I'm gonna take a risk and give a suggestion. Resume: I ran the grinder room at the T&D shop where I apprenticed - scary drop in the deep end to be a noob AND the last guy to touch $100,000.00 assemblies. Ran a manual Micromaster, a Chevy (Chevalier) 2/3 auto and a big fully-auto (whose name escapes me, and it's super irritating me!). Too many hours staring at smelly yellow liquid, sparks, and rhythmic grrr..kachunk noises
Your cross-feed/step-over/sweep is more important than it may seem. Plunge depth is not as important (!!Blasphemy!!).
Yes, yes - take a tenth to get a decent finish, but you can actually sweep 0.025" - 0.050" off of a part without blowing the wheel or warping the part if you're judicious with your cross-feed. Those are extreme numbers that I've done - but 0.005" - 0.015" was a normal cut for me on small things - A2 and D2. Even did this on CPM coining dies that had a mile to go. Eats up the wheels, but also eats up the metal.
When you dress the wheel, you make a sharp corner - that is gone in the first spark. Work a bit, and the wheel develops a wedge shape, such that the back portion of the wheel is leaving the finish, but the front is hogging material (a thou is hogging on a grinder). The wedge makes all of this possible.
My point is that you want to take Shaper-like
cuts, rather than rasp-like abrasions. Doing this puts most of the heat loading into the swarf, whereas plunging puts most of the heat into the part.

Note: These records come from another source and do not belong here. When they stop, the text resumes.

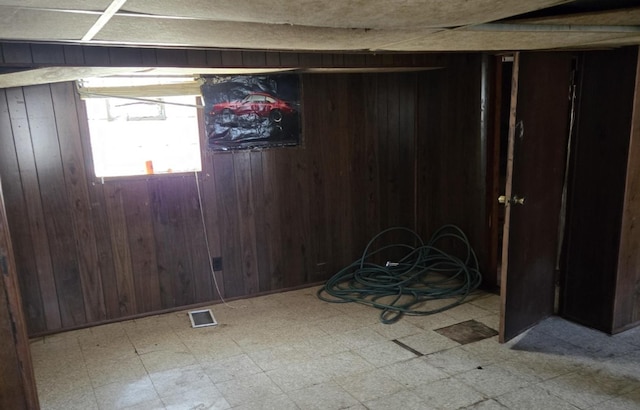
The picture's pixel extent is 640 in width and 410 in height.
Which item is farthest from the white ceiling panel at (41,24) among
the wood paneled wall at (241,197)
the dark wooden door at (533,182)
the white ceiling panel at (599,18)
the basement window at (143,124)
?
the dark wooden door at (533,182)

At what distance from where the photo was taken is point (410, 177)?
176 inches

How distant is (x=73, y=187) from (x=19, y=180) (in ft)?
1.08

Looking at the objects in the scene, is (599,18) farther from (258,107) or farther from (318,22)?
(258,107)

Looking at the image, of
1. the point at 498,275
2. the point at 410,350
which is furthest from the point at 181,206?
the point at 498,275

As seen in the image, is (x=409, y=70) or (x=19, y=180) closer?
(x=19, y=180)

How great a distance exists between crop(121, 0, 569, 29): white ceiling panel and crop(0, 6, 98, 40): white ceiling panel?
8.0 inches

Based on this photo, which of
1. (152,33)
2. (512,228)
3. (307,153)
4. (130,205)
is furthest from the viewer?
(307,153)

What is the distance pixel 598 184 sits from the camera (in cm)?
298

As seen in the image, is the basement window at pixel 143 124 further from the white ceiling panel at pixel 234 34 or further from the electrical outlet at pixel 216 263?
the white ceiling panel at pixel 234 34

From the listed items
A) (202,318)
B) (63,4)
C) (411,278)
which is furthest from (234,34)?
(411,278)

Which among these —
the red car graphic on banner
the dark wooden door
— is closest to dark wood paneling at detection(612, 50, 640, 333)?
the dark wooden door

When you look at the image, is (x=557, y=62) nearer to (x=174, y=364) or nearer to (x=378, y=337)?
(x=378, y=337)

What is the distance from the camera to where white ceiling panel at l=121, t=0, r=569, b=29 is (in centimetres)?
117

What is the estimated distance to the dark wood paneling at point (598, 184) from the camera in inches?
111
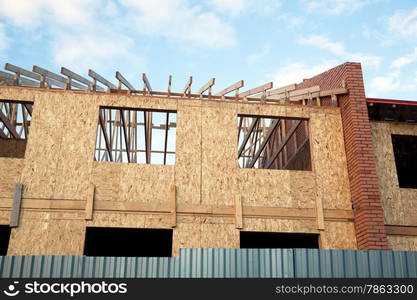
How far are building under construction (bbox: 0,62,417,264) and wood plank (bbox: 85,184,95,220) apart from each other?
1.2 inches

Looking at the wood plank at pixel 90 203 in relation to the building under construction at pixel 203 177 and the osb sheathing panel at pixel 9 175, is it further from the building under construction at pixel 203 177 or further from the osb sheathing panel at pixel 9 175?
the osb sheathing panel at pixel 9 175

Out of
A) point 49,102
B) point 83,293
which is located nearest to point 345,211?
point 83,293

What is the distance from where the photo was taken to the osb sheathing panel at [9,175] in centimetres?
1394

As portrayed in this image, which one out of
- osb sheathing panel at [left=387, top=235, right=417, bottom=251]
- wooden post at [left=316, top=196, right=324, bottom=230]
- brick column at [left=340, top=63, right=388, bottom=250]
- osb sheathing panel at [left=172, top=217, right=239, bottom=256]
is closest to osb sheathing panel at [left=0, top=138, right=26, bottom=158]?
osb sheathing panel at [left=172, top=217, right=239, bottom=256]

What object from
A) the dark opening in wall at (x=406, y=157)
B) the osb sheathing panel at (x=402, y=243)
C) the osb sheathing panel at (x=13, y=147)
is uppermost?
the osb sheathing panel at (x=13, y=147)

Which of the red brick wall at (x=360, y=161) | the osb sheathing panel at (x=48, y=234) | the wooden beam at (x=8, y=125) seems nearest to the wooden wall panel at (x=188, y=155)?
the osb sheathing panel at (x=48, y=234)

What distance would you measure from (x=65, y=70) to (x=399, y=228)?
11759mm

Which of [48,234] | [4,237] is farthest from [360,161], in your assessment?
[4,237]

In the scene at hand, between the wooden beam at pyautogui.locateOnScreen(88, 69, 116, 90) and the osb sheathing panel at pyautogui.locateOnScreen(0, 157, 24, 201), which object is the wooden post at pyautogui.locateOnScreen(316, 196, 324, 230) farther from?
the osb sheathing panel at pyautogui.locateOnScreen(0, 157, 24, 201)

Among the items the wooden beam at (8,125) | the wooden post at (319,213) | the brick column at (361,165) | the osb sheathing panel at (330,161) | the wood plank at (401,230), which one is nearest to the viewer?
the brick column at (361,165)

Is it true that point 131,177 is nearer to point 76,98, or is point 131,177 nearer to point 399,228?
point 76,98

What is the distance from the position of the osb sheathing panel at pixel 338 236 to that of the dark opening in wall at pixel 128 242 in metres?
5.39

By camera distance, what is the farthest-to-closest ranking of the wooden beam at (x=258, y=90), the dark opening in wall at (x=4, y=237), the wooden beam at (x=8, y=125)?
the wooden beam at (x=8, y=125) < the dark opening in wall at (x=4, y=237) < the wooden beam at (x=258, y=90)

Spark the part for a 0; drop behind the part whatever depth you choose - 0.0002" for a light touch, 0.005" if you have a long way to go. With the wheel behind the part, begin rocking the table. Feed into the wheel in a face-like operation, giving the LIGHTEST touch on your cross until the wheel understands your intentions. From there, it's your courage and the machine's response that determines what you do. ALWAYS feed against the wheel's direction (but, "always" is a relative term
)
Try to avoid any situation where the wheel feels like it is supposed to drive up onto the part. I preferred these super-porous red wheels for this type of operation. Cannot remember their name, but if you looked at them wrong, they would remove your skin for you. I want to say 60 grit, but I'm probably remembering that wrong. Will need to dress ALOT.
Specific to chuck grinding, it seems mist might work, but I'm more inclined to DROWN that thing - if you could do it under-water, all the better!
Long passes in a plungy-type situation WILL warp the part. It is counter intuitive, but it is far-far-far faster to use the surface grinder as a shaper-like-horizontal-face-mill-thingy, than it is to take 1/2 or whole wheel-width plunges, 0.0001" at a time.
Don't think of it as a grinder - think of it as an "Abrasive, self-sharpening, long-pass Shaper".
I do hope I've not angered anyone with my blasphemous, heretical technique - this method worked REALLY well for me, and I got to the point where I'd run all three grinders simultaneously and move those parts off of my bench. Ate a lot of wheels, but man I could grind fast!
And, I hope it goes without saying that 1. Last pass AFTER the part is COLD and 2. Your shop, your tool, your risk!